In perception, auditory scene analysis (ASA) is the process by which the auditory system constructs meaningful perceptual components from sound. The term was coined by psychologist Albert Bregman, whose 1991 book summarized contemporary research and proposed conceptual foundations for the field.[1][2] The study of ASA has traditionally concerned the perception of multiple, distinct sound sources. More recently, this term has also been used to encompass perception related to other factors in sound generation, such as reverberation due to the environment.[3] Computational auditory scene analysis (CASA) involves the implementation of ASA in computational systems, which has contributed both to the development of formal theories of ASA in human listeners[4] and to building systems for machine perception. The interaction of auditory scene analysis with the classic psychological concept of attention is described by the cocktail party problem.[5]

Background edit

The soundwave received by the ear is often composed of a mixture of sounds produced by different sources. For instance, different instruments in a musical ensemble each produce their own distinct vibrations, but those vibrations combine in the air before reaching the ear. Despite only observing this single soundwave, a listener typically experiences several streams of sound, which may each appear to arise from a separate source. Auditory scene analysis describes that process by which multiple meaningful entities (e.g., sources such as musical instruments) are perceived from the single soundwave received at the ear. Determining these entities from the observed soundwave alone is ill-posed: there are infinitely many combinations of arbitrary source soundwaves that could physically match the observed soundwave. Therefore, because source structure is not inherent in sound alone, the auditory system itself must embody (realize, carry out) principles by which [it makes this determination].
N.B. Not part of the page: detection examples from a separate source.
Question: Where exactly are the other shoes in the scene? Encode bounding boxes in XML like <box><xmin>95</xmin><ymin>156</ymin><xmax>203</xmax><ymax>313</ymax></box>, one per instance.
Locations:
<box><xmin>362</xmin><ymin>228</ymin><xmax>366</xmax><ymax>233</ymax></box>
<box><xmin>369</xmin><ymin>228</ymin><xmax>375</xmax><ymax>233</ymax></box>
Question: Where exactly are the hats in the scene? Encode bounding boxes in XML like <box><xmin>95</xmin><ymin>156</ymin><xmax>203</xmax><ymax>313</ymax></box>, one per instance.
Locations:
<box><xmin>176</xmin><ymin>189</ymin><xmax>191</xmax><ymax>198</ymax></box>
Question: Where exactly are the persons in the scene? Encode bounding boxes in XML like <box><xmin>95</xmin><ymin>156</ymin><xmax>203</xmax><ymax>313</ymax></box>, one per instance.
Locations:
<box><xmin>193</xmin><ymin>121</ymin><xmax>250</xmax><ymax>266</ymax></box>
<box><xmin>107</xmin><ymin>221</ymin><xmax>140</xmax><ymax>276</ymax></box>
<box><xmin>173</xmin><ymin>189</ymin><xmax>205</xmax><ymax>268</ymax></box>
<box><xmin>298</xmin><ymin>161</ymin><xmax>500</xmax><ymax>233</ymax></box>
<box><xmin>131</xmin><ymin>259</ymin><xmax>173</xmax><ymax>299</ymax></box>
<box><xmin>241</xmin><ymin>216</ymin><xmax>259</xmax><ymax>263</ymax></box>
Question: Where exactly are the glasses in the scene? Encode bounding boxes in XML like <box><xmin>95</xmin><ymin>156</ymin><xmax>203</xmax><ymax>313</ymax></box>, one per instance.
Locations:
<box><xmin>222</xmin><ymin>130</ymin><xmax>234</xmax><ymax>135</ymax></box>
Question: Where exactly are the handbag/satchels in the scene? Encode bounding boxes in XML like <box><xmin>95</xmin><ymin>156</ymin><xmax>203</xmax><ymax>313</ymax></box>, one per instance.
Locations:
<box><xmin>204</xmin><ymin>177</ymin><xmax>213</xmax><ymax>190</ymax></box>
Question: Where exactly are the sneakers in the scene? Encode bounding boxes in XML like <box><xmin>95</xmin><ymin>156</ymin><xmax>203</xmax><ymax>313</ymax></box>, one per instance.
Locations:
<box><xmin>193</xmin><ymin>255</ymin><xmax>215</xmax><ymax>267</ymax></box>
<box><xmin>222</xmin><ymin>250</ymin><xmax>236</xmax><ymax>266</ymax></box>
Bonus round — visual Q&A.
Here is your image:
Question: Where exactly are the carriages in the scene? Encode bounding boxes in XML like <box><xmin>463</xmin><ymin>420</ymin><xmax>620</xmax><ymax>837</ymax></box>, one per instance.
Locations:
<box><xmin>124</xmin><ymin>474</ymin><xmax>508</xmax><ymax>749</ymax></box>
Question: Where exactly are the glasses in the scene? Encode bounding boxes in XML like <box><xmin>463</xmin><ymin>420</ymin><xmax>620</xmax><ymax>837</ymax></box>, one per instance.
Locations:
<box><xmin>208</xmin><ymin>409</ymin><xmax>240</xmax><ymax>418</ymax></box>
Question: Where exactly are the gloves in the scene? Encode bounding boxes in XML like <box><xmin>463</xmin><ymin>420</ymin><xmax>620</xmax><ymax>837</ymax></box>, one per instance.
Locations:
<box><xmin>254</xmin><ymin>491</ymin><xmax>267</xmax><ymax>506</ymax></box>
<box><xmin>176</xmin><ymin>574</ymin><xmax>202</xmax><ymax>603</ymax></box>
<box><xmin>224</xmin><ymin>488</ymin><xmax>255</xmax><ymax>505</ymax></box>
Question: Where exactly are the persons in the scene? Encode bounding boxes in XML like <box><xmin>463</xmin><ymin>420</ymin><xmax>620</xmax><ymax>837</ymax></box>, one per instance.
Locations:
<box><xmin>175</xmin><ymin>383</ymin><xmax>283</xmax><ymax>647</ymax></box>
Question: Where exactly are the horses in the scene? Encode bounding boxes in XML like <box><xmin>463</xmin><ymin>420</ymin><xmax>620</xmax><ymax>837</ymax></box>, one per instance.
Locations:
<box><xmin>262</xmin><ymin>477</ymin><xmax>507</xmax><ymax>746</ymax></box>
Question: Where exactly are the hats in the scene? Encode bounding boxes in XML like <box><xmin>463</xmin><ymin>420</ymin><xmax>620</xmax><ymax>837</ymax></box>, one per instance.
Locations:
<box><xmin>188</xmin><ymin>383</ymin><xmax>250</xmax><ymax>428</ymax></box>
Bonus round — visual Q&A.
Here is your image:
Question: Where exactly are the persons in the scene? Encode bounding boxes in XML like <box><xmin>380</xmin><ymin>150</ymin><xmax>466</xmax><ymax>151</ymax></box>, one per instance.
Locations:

Hypothesized principles have typically been formulated as heuristics which govern whether vibrations of varying frequencies across time should be grouped (as belonging to a single source) or segregated, somewhat analogous to Gestalt principles of perceptual organization in vision.[6] In CASA, such principles have also been formulated in terms of constraints on the relationship between distinct sounds comprising a mixture (e.g., statistical independence) as well as assumptions about the properties of isolated sources.[7] In the latter case, ASA is seen as a process of Bayesian inference, in which probable sources are inferred given the observed soundwave and assumptions (i.e., prior beliefs) about single sources.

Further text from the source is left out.